Olverembatinib monotherapy was used to assess tolerability and efficacy in a phase 1 trial (NCT04260022) for patients with ponatinib (Iclusig)-resistant CML and Philadelphia-positive acute lymphoblastic leukemia (ALL), and those with a T315I mutation.2
A total of 51 patients were randomly assigned 3:3:2 and received either 30 mg of olverembatinib once daily (n = 21), 40 mg of olverembatinib once daily (n = 18), and 50 mg of olverembatinib once daily (n = 10), each for 28-day cycles.
Baseline characteristics included 38 patients with CML and 13 patients with Philadelphia-positive ALL, the median age was 51 years, 54.9% of patients were male, and 80.4% were White.
The median follow-up was 9 months, and of the 23 patients who were evaluable with resistant CML, 77.8% had a complete cytogenetic response (CCyR), and 42.5% had a major molecular response (MMR). Patients who received olverembatinib at 30 mg and 40 mg every other day had similar responses.
In the instances where ponatinib failed, the CCyR was 83.3% and the MMR rate was 42.9%. For those with BCR::ABL T315I-mutant tumors, the CCyR rate was 87.5% and the MMR rate was 55.6%. In those who did not have the mutation, the rates were 70% for CCyR and 35.7% for MMR.

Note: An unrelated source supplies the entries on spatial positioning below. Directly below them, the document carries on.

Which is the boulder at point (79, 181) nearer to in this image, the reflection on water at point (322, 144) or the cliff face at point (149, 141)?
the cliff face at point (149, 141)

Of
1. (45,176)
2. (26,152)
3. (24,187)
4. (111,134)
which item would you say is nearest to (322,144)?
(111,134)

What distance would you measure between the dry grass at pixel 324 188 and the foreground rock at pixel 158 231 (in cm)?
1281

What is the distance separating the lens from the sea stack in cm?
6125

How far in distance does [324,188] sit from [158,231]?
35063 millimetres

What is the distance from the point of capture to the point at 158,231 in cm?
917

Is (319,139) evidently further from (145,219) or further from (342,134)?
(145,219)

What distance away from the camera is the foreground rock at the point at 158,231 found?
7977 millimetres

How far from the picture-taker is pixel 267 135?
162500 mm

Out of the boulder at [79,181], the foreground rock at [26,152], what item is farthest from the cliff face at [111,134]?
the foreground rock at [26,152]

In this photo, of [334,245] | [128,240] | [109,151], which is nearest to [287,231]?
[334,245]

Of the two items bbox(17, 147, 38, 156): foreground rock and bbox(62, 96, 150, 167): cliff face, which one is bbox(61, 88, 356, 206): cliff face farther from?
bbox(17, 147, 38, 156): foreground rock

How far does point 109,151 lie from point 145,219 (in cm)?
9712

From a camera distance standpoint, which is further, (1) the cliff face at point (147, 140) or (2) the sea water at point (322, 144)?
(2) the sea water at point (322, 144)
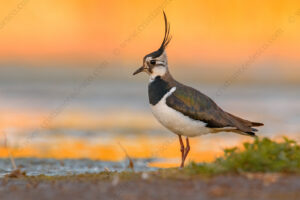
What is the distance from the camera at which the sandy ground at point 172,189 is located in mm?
5559

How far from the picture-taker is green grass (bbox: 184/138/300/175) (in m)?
6.27

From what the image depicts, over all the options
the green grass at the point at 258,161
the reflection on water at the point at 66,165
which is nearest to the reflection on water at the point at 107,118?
the reflection on water at the point at 66,165

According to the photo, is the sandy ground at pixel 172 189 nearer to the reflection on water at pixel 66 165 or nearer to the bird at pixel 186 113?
the bird at pixel 186 113

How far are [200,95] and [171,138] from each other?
5.28 meters

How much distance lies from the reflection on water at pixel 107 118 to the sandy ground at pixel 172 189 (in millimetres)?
3600

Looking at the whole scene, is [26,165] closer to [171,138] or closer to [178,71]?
[171,138]

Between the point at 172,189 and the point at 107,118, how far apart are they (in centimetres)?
1069

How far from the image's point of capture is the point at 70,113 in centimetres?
1753

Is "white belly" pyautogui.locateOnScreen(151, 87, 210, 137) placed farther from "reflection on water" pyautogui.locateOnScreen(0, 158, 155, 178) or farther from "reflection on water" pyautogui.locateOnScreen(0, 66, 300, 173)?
"reflection on water" pyautogui.locateOnScreen(0, 66, 300, 173)

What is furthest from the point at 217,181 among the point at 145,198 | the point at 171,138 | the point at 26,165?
the point at 171,138

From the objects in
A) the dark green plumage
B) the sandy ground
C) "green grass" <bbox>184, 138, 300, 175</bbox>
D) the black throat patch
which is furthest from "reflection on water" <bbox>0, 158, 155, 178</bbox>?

Of the 13 patients with Philadelphia-positive ALL who were evaluable for a response, 2 responded. The major cytogenetic response was 42.9%, the CCyR was 28.6%, and the MMR was 28.6%. Of note, there were 2 patients without a T315I mutation who received prior ponatinib.
Grade 3/4 nonhematologic AEs included increased blood creatine phosphokinase (13.5%), increased lipase (5.4%), increased alanine aminotransferase (5.4%), and increased aspartate aminotransferase levela (5.4%). Hematologic AEs that were grade 3/4 included thrombocytopenia, neutropenia, and leukopenia.
Six patients reported 8 serious AEs and they included blood creatine phosphokinase increase (n = 2), troponin I increase, obstructive pancreatitis, generalized edema, atrial fibrillation, sinus tachycardia, and neutropenia (n = 1 each). This did not lead to treatment discontinuation.
At the 40-mg level, artery occlusive events were potentially linked to 1 any-grade pectoris and 1 cardiac failure at the 50-mg level.
Treatment discontinuation from AEs occurred in 2 patients, and 1 each from thrombocytopenia and leukopenia, and worsening vascular issues, 3 for disease progression, and 6 for other causes.
With Fred Hutch having presented early data in the field of CML, City of Hope did not have many resounding questions regarding the results. The results were tallied, and the winner of the CML vs multiple myeloma Face Off was Fred Hutch Cancer Center.